Existen algunas reglas que siempre le gustó obedecer mientras trabajaba en Scotland Yard: empezar pensando en todas las posibilidades equivocadas, y a partir de ahí, todo es posible, porque no está condicionado para acertar. En las reuniones que mantenía con los aburridos comités de evaluación de trabajo, le gustaba provocar a los asistentes: «Todo cuanto saben proviene de la experiencia acumulada a lo largo de años de trabajo. Pero esas soluciones antiguas sólo sirven para problemas igualmente pasados. ¡Si quieren ser creativos, dejen un poco de lado que tienen experiencia!»

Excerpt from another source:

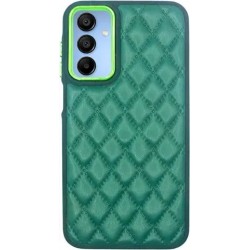 Vivid Diamond Shape PU Leather Case Samsung Galaxy A15 4G/5G Green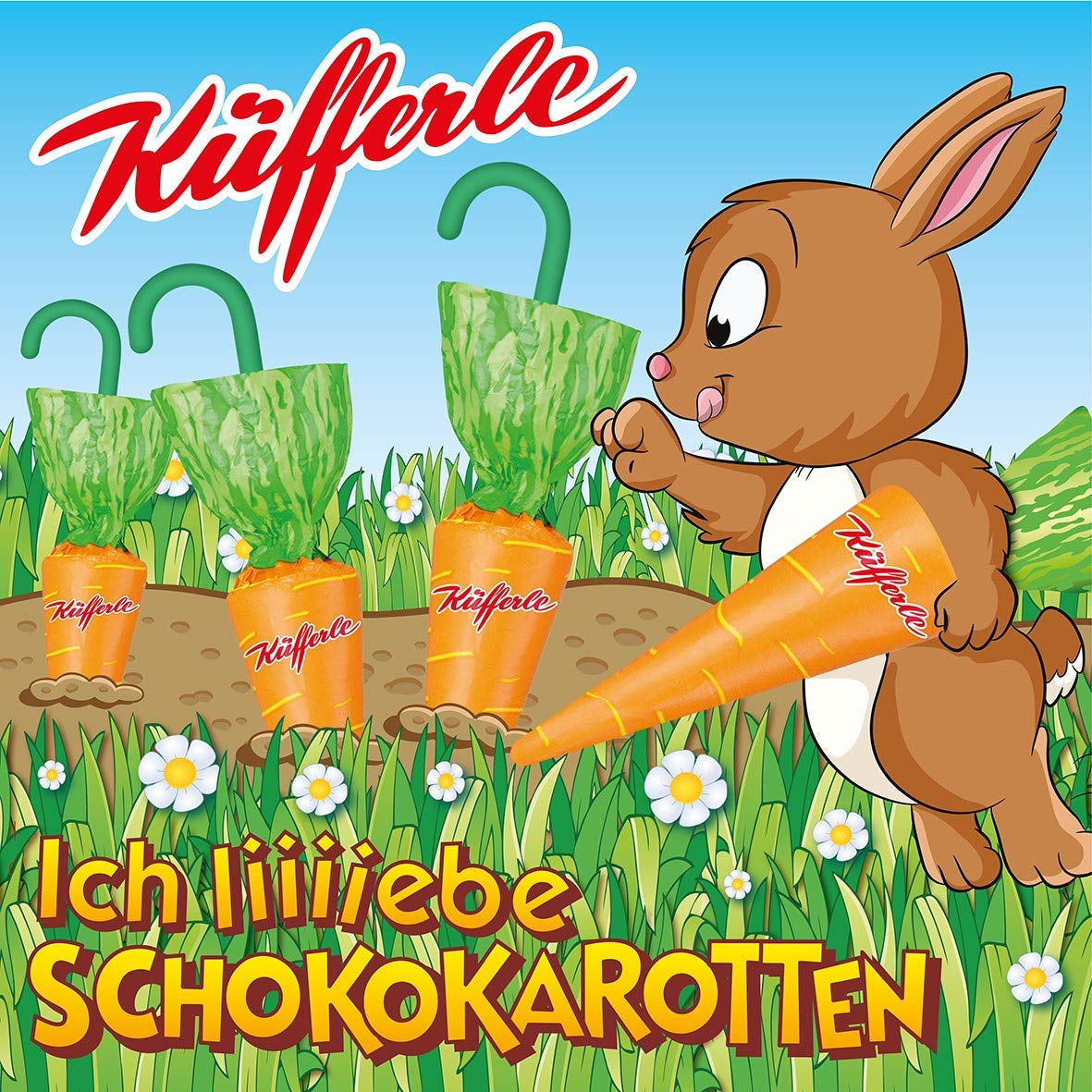 Küfferle, Zanahorias con chocolate original 810 g 60 uds., Chocolate con leche, 1 unidad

Los licenciados fingían que tomaban notas, los jóvenes lo miraban con sorpresa, y la reunión seguía como si ninguna de esas palabras hubiera sido pronunciada. Pero él sabía que la indirecta estaba echada, y al cabo de poco tiempo —sin darle el crédito merecido, claro— sus superiores exigían más ideas nuevas.

Imprime los informes que la policía de Cannes le ha enviado; detesta usar papel, porque no quiere que lo acusen de ser un asesino en serie de bosques, pero, a veces, era necesario.

Se dispone a estudiar el modus operandi, es decir, la manera utilizada para cometer los crímenes. Hora del día (tanto por la mañana, como por la tarde o la noche), el arma (las manos, veneno, el estilete), el tipo de víctima (dos de ellas con contacto físico directo, otras dos sin ningún contacto en absoluto), reacción de las víctimas contra el agresor (inexistente en todos los casos).